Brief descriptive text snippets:
[Start of Attachment]

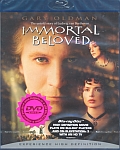 Nehynoucí láska (Blu-ray) (Immortal Beloved) - vyprodané
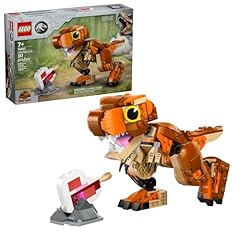 Lego jurassic little for sale  Delivered anywhere in USA 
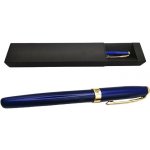 Parker 1502/1155311 Royal Jotter Stainless Steel CT plnicí pero – Zboží Živě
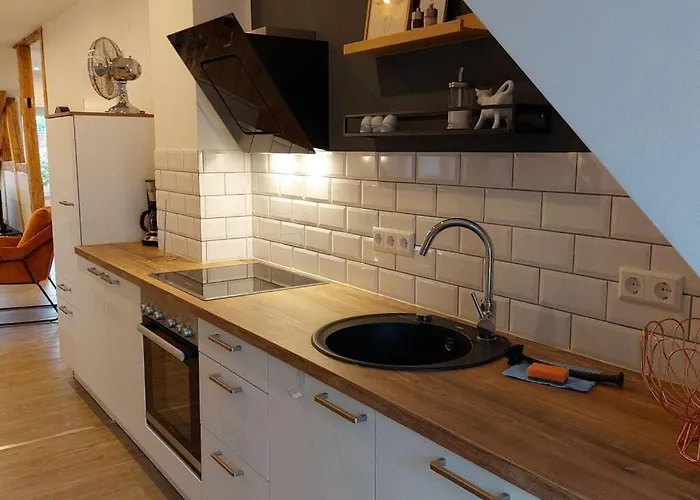 Dornbusch 3 Lejlighed Steinhude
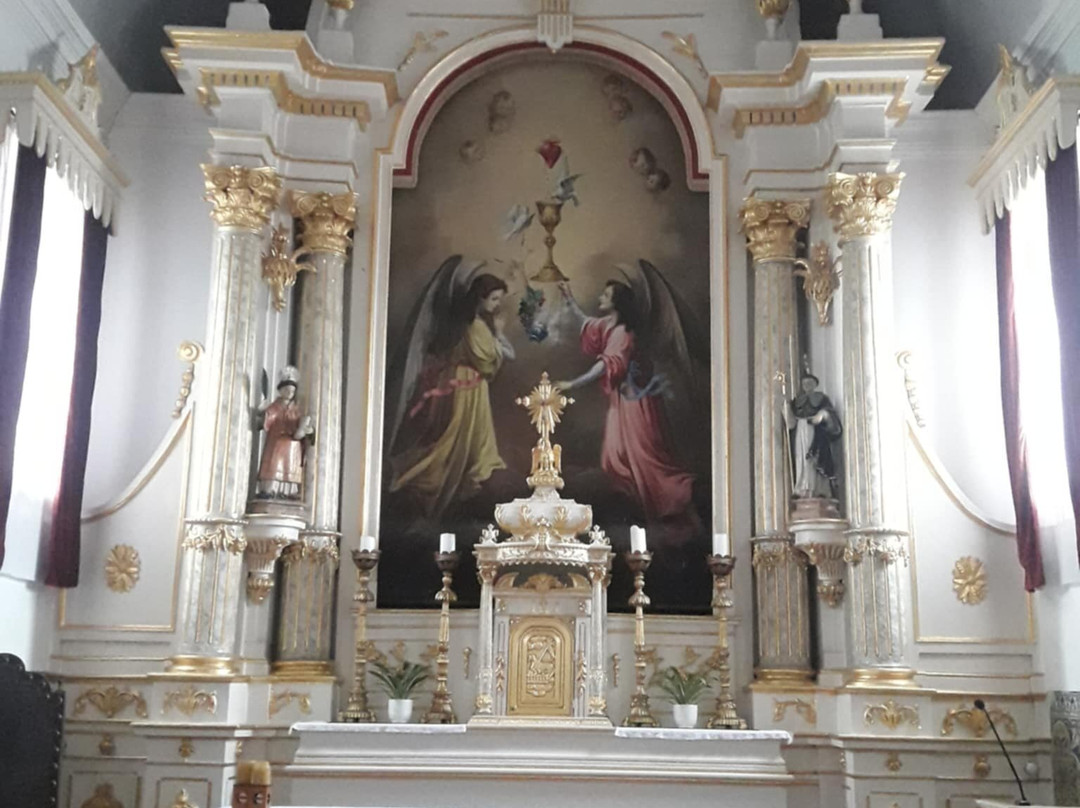 Igreja de Sao Faustino景点图片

[End of Attachment]

▶ _Problem_: Retype every line of the listing above word for word, leaving out the pictures.

▶ _Solution to this task_:
 Nehynoucí láska (Blu-ray) (Immortal Beloved) - vyprodané
 Lego jurassic little for sale  Delivered anywhere in USA 
 Parker 1502/1155311 Royal Jotter Stainless Steel CT plnicí pero – Zboží Živě
 Dornbusch 3 Lejlighed Steinhude
 Igreja de Sao Faustino景点图片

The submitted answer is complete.